Avis et sentiments persos sur la question « generation causale moutonnière ou non » aussi.
Double génération grandiose dite GG (1900-1945) : résistante et contructrice. Silencieuse, sacrificielle, dure à la tâche. Quasiment disparue.
La génération indépendance (1945-1965), continuatrice, gestionnaire, plus instruite. Plus revendicatrice, plus contestatrice, plus jouisseuse consommatrice pour une fraction aussi. Radio, transistor, premiers voyages internationaux. Planquée, installée. Paumée pour pas mal face au monde actuel.
Génération Y’ comme Y’en a plus beaucoup pour nous…Y’avais déjà pas grand grand chose non plus…(1965-1980) : moins d opportunités de bon départ, joueuse de coude, plus enfoirée, vicelarde. Par bêtise de la part de la génération dirigente précédente. Radicalités exacerbées. Désenchantée. Frustrée. Sans pitié.
Génération Y » comme Y »a que la Moula qu’on veut… (1980-1998) : couvée par la précédente, plus questionneuse. Mondialisée, gaming, internet, bon niveau d’information par bribes passantes malgré hermétisme imposé d’en haut, a tenté de corriger les erreurs des prédécesseuses, révolutionnaire. Révolution confisquée. Désenchantée.
Recentrée sur elle même.
La génération ZZ comme Zift Zombie… (2000-2015) : grandie entre régime Zaba finissant et régime démocratique déjà contre-révolutionné à peine arrivé. Toute azimutée, presque lobotomisée. Née dans le Net, grandie avec RS, maitrise tech et IA. Quelques espoirs encore même si précocément fatiguée.
Génération AA(2015- …) : en cours d Anéantissement /Abrutissement par le régime en cours sur tous les plans.
Pas tous en même temps hein 😉
le financier
Ce peuple n a jamais ete tres courageux a l exception des aglabides , de bourguiba chedly , ben sallem . Sous ben ali globallement des laches qui ont engendrè des enfants laches qui eux meme ont enfantè des laches dont le seul objectif n est pas de se battre pour la grandeur de la tunisie mais de fuir vers l europe .

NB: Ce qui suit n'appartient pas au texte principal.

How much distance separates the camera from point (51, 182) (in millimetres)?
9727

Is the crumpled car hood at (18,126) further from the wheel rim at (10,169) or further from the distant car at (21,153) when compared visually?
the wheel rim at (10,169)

Non pas de construire la tunisie de demain mais construire l europe et le monde .
Ce peuple de lache se fera remplacer comme toutes les civilisations faibles … j espere voir ce phenomene de mon vivant
Hannibal
Si la parole est d’argent, le silence est d’or.
Un dicton qui s’applique à ceux qui ont un certain sentiment de culpabilité. On peut penser être coupable :
– d’avoir voté pour la mauvaise personne
– de ne pas s’être déplacé pour voté
– de pas être assez patriote
– d’avoir quitté le pays pour s’offrir un meilleur avenir
– d’être individualiste
– de profiter d’avantages qu’on pense ne pas mériter
– de ne pas accomplir ses devoirs de citoyen
– d’exercer des activités illégales
– de penser que faire ses devoirs religieux en font un bon serviteur de Dieu et que c’est suffisant
– de ne pas croire de l’utilité des partis politiques (les parties religieux sont typiquement dangereux)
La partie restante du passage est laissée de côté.